Simulation study

library(INLA)
library(tidyverse)

In the vignette Simulation example, we simulate a single data set with Berkson error, classical error and missing data, and then fit a measurement error model to adjust for these errors. In this simulation study, we do the exact same steps, but repeated on 100 simulated data sets instead of just one, to ensure that the results are not an artifact of one particular data set.

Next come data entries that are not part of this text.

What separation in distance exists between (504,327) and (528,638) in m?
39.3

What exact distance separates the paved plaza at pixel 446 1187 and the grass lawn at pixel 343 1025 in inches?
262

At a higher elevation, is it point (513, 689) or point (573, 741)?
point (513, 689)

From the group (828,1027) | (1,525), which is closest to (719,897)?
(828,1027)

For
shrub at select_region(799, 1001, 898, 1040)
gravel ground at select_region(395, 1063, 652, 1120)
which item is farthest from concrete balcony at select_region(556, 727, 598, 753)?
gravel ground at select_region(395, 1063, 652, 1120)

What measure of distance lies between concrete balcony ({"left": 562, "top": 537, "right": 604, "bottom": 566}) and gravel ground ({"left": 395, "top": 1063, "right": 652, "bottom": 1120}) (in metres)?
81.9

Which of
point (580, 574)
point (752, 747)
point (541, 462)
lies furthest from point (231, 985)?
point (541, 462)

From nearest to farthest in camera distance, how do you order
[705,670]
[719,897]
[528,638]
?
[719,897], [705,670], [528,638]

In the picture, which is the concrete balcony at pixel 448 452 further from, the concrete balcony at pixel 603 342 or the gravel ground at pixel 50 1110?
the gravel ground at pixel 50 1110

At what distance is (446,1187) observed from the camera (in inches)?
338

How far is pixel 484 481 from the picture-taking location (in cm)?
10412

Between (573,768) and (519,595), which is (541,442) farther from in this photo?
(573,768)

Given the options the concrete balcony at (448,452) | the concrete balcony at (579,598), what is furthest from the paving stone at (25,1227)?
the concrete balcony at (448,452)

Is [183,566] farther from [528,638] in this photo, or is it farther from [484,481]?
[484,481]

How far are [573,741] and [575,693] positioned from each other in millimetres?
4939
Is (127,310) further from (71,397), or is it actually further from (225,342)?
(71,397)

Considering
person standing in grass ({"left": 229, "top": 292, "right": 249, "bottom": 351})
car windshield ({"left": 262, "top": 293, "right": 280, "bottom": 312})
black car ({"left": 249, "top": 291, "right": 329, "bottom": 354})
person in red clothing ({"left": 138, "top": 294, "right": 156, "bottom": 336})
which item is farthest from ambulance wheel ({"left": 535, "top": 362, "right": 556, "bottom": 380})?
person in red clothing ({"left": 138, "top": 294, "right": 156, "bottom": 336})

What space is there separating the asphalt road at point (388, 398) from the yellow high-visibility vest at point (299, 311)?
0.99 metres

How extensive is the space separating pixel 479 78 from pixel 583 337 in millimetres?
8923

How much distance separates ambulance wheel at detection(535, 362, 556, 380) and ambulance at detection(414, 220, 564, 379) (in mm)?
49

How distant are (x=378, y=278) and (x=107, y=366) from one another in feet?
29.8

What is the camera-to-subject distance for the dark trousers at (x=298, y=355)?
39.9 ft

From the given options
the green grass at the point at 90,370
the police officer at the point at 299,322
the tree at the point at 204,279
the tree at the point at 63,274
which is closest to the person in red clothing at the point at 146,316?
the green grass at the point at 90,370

This vignette consists of mostly just code, for detailed explanations on the steps taken in the analysis, please refer to Simulation example.

Setting up functions

Function for simulating data

simulate_data <- function(n){
  # Covariate without error:
  z <- rnorm(n, mean = 0, sd = 1)
  
  # Berkson error:
  u_b <- rnorm(n)
  r <- rnorm(n, mean = 1 + 2*z, sd = 1)
  x <- r + u_b
  
  # Response:
  y <- 1 + 2*x + 2*z + rnorm(n)
  
  # Classical error:
  u_c <- rnorm(n)
  w <- r + u_c 
  
  # Missingness:
  m_pred <- -1.5 - 0.5*z # MAR. This gives a mean probability of missing of ca 0.2.
  # m_pred <- -1.5 - 0.5*x # MNAR
  m_prob <- exp(m_pred)/(1 + exp(m_pred))
  m_index <- as.logical(rbinom(n, 1, prob = m_prob)) # MAR/MNAR
  # m_index <- sample(1:n, 0.2*n, replace = FALSE) # MCAR
  w[m_index] <- NA

  simulated_data <- data.frame(y = y, w = w, z = z, x = x)
  return(simulated_data)
}

Functions for setting up the model matrices

# Make matrix for ME model
make_matrix_ME <- function(data){
  n <- nrow(data)
  
  y <- data$y
  w <- data$w
  z <- data$z
  
  Y <- matrix(NA, 4*n, 4)

  Y[1:n, 1] <- y                 # Regression model of interest response
  Y[n+(1:n), 2] <- rep(0, n)     # Berkson error model response
  Y[2*n+(1:n), 3] <- w           # Classical error model response
  Y[3*n+(1:n), 4] <- rep(0, n)   # Imputation model response

  beta.0 <- c(rep(1, n), rep(NA, 3*n))
  beta.x <- c(1:n, rep(NA, 3*n))
  beta.z <- c(z, rep(NA, 3*n))

  id.x <- c(rep(NA, n), 1:n, rep(NA, n), rep(NA, n))
  weight.x <- c(rep(NA, n), rep(-1, n), rep(NA, n), rep(NA, n))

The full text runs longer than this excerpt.